Piątek, 9 stycznia Minister w Kancelarii Prezydenta Michał Kamiński tłumaczy Lecha Kaczyńskiego. W drodze do Pragi na spotkanie z prezydencją czeską prezydent mówił, że z Rosją trzeba postępować twardo, ale po spotkaniu jego entuzjazm do walki wyraźnie osłabł. - Lech Kaczyński zdania nie zmienił. Europie nie opłaca się miękkie stanowisko wobec Rosji - wyjaśniał Kamiński. Jak zatem rozmawiać? - Racjonalnie, ale twardo - odpowiadał polityk PiS.
Minister podkreślał, że prezydent w kwestii tego jak powinny wyglądać rozmowy Unii z Rosją jest takiego zdania, jakiego był wcześniej. Czyli? - Chodzi o to abyśmy w ramach naszej wspólnej europejskiej polityki wiedzieli, że Europie nie opłaca się zbyt miękkie stanowisko wobec Rosji. Tego uczy historia choćby ostatnich 100 lat, że kiedy Europa ustępuje z lenistwa czy z oportunizmu dyktatorom, to to się mści. Trzeba postępować z Rosją racjonalnie, ale twardo - przekonywał Kamiński.
Prezydent słuszny i skuteczny, premier... na nartach
W gazowym kryzysie minister z łatwością znalazł też argument, który wskazywałby na skuteczność i zasadność prowadzenia przyjaznej takim krajom jak Ukraina czy Gruzja polityki zagranicznej. - Bez tych krajów alternatywne źródła energii są dla Europy niemożliwe i działania prezydenta pod adresem Ukrainy i Gruzji, tak krytykowane przez niektórych, pokazały, że ta polityka jest słuszna. Trzeba bowiem pamiętać, że rosyjski imperializm jest imperializmem nienasyconym. A ważnym celem polityki zagranicznej tego kraju jest odbudowanie swojej sfery wpływów - tłumaczył.

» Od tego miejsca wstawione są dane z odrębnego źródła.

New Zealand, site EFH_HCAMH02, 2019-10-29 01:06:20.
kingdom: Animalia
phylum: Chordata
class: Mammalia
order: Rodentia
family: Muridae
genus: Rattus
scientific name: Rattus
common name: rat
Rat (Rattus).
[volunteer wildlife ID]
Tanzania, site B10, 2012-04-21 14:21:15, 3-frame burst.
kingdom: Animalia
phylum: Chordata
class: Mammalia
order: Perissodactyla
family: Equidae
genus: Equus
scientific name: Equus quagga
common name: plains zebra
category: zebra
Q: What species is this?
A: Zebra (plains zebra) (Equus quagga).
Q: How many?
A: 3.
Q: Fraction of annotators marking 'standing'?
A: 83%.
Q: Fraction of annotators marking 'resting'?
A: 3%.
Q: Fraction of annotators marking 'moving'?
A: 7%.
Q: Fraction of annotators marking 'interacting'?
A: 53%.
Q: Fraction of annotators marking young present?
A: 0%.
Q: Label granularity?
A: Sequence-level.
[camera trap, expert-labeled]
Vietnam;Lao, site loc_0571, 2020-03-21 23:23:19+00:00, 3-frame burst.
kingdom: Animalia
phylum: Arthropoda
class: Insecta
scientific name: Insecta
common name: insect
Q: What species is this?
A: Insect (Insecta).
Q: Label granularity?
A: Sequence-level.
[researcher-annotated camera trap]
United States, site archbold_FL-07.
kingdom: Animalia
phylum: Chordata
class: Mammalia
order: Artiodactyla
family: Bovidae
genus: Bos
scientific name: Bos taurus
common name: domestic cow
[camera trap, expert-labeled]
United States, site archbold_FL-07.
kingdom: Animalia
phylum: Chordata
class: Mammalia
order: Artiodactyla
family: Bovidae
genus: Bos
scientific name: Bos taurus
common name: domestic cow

Prezydencki minister zaatakował też, choć nie "wprost", premiera Donalda Tuska. Za co? Za to, że kiedy Europa debatowała nad kryzysem energetycznym, on szusował na nartach po włoskich stokach. Kamiński podkreślał, że choć szefowi rządu nie odmawia prawa do odpoczynku, to jednak jego decyzji o tym, by na chwilę urlop przerwać, a później wrócić w Dolomity, nie rozumie. - Mam ten dyskomfort, że pracuję z człowiekiem, który przerywa swój urlop kiedy coś się dzieje ważnego i tego samego oczekuje od swoich współpracowników. Lech Kaczyński po prostu stawia wyżej interes państwa niż swój wypoczynek - atakował, choć nie wprost, Kamiński.
Kto odpowiada?
Zapewniał też przy okazji, że prezydent był przygotowany na rozmowę z premierem zanim wyjechał do Pragi, ale przecież "trudno oczekiwać by szukał szefa rządu na stoku narciarskim". Przeciwko Tuskowi miały świadczyć też według Kamińskiego słowa Waldemara Pawlaka, który w Sejmie tłumaczył, że choć to on jako minister gospodarki odpowiada za bezpieczeństwo energetyczne kraju, to Tusk osobiście nadzoruje zespół, który nad tym bezpieczeństwem pracuje.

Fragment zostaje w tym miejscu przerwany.